In September 2018, photographs of Morrissey and American singer-songwriter LP were uploaded to the former's website Morrissey Central with a caption mentioning a "new album" and crediting LP as a collaborator on two tracks. On 5 December 2018, the album title, California Son, its track list, and its producer, Joe Chiccarelli, were officially announced. Chiccarelli had produced Morrissey's two previous studio albums World Peace Is None of Your Business and Low in High School. The release date of 24 May 2019 and the artwork were revealed in February 2019.

== Promotion ==

=== Singles ===

"It's Over" featuring LP was released as a promotional single on 26 February 2019. A promotional CD was released exclusively in France.

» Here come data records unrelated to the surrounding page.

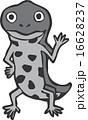 アカハライモリキャラクター風グレー 16628237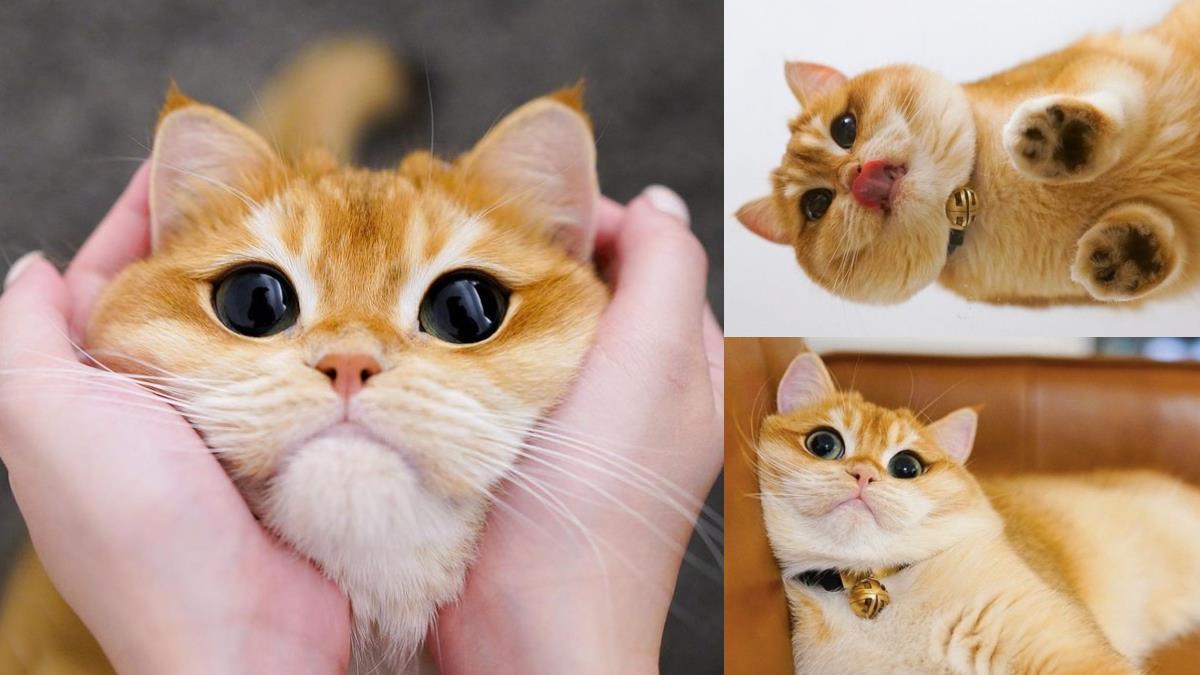 眼睛擁有宇宙的縮影!超萌金色英國短毛貓根本是「真實版鞋帽劍客」,用它的大眼來瞬殺眾人心~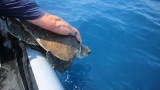 Coast Guard rescues sea turtles found tangled in fishing line
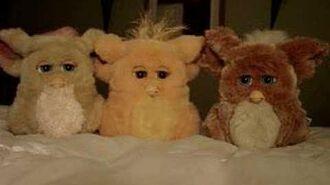 Furby Furby Furby 5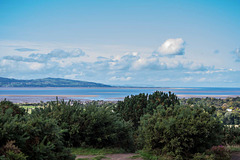 The Dee estuary and the coast of wales from Thurstaston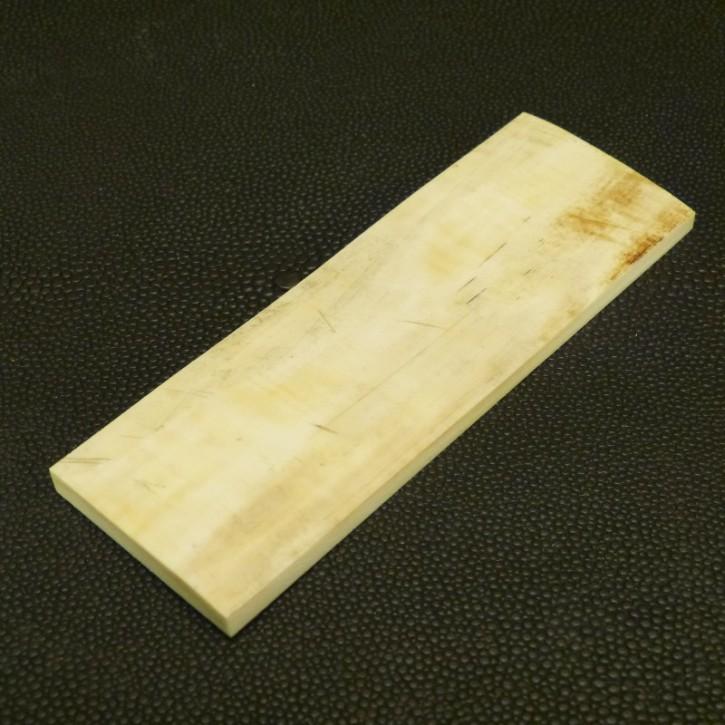 Schalenplatte ca. 101 x 34,5 x 5,5mm
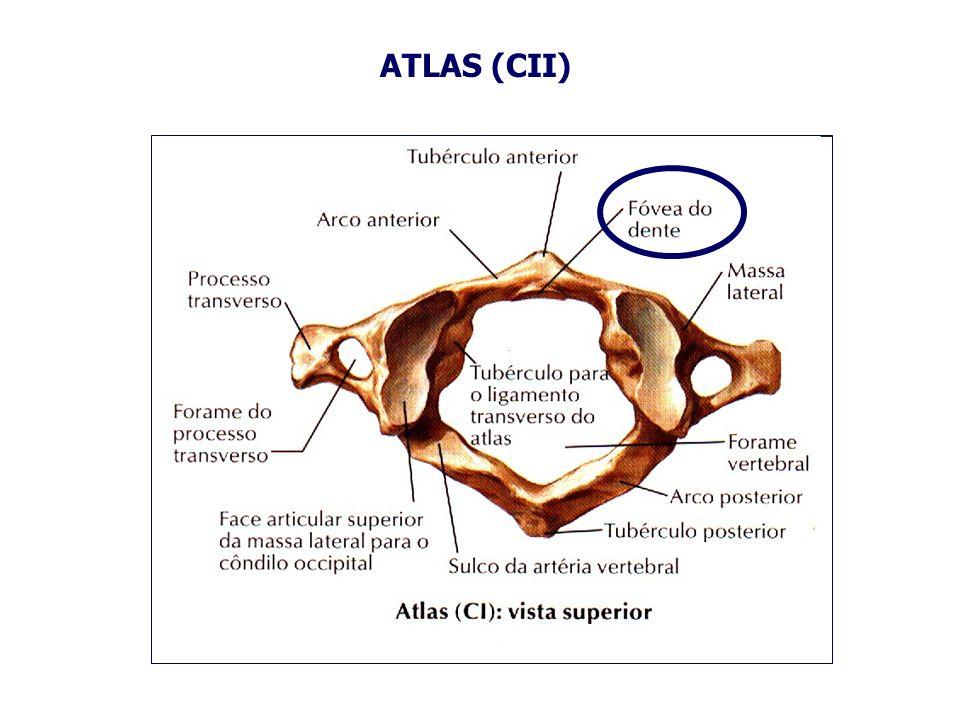 ATLAS (CII)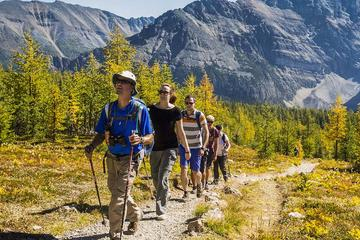 Banff National Park Guided Hike with...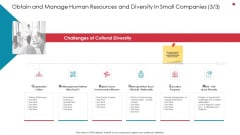 Obtain And Manage Human Resources And Diversity In Small Companies Systems Business Analysis Method Graphics PDF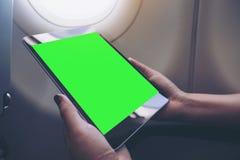 拿着和看有空白的绿色桌面屏幕的妇女的大模型图象黑片剂个人计算机在飞机窗口旁边 库存照片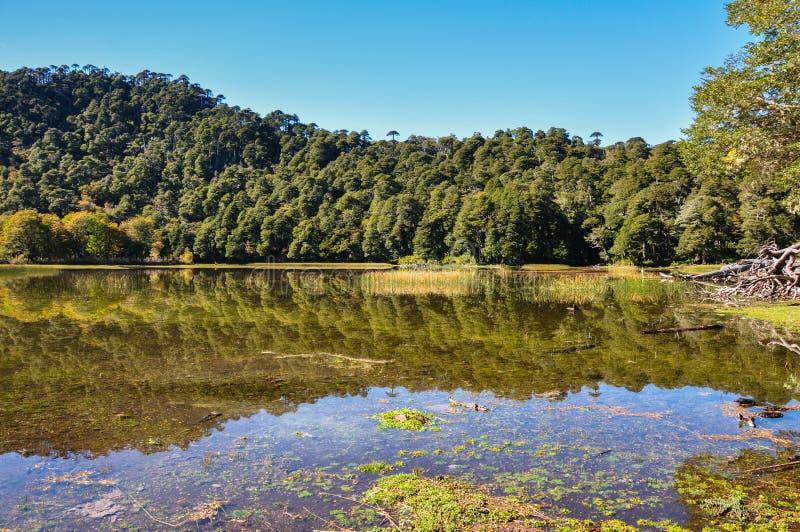 Trekking no EL Cani de Reserva, perto de Pucon, o Chile fotos de stock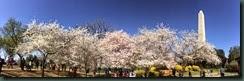 櫻花....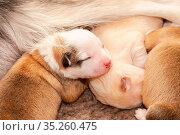 Vier Tage alter Welpe (Islandhund) Стоковое фото, фотограф Zoonar.com/Monika Scheurer / easy Fotostock / Фотобанк Лори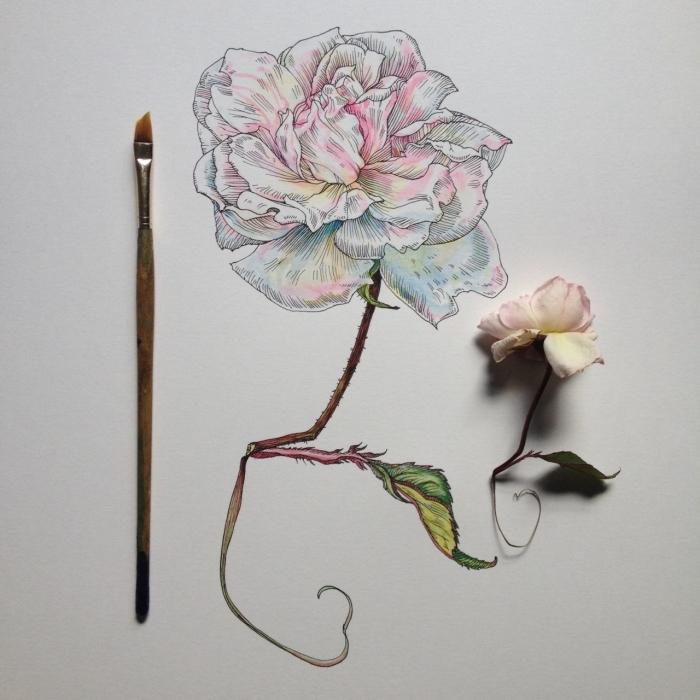malen lernen, wie zeichnet man blumen, dünner pinsel, weiße rose, wassefarben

"Wedding Bell Blues" featuring Billie Joe Armstrong of Green Day was released as a single on 8 April 2019. It was later made available as a yellow 7" vinyl on 10 May 2019, with an artwork designed by Morrissey using a still from the film Ride the Wild Surf (1964) showing Fabian.

=== Live performances ===

From 2 May to 11 May 2019, Morrissey performed a seven-day Broadway residency at the Lunt-Fontanne Theater. The setlist included material from California Son.

On 13 May 2019, Morrissey performed "Morning Starship" on The Tonight Show Starring Jimmy Fallon. His appearance sparked controversy due to a pin he was wearing that depicted the logo of British far-right party For Britain.

== Critical reception ==

On Metacritic, which assigns a normalised rating out of 100 to reviews from mainstream publications, California Son received an average score of 57 based on 15 reviews, indicating "mixed or average reviews".

In a positive review for The Telegraph, Neil McCormick rated California Son four out of five stars and described it as "sumptuous", writing that "if a great cover version should reveal new dimensions in both song and singer, then this album is filled with them". Josh Modell of The A.V. Club gave the album a B rating and wrote that "without the baggage of his political views—which is where the letter grade on this review comes from—California Son would be a worthy addition to a mostly stellar catalog, offering insight into a great singer and lyricist's taste and breathing new life into mostly forgotten songs", adding that "his music taste is impeccable". He particularly praised Morrissey's "fantastically bombastic" version of "It's Over". Writing for Variety, A. D. Amorosi opined that "Morrissey hasn't sounded this passionately committed to song — any song — since 2004's You Are the Quarry" and praised his "impactful, clarion-clear renditions". However, he described California Son as "epically overproduced" and considered some of the song choices "odd" in regard to the political views expressed by the singer in the years preceding the album's release.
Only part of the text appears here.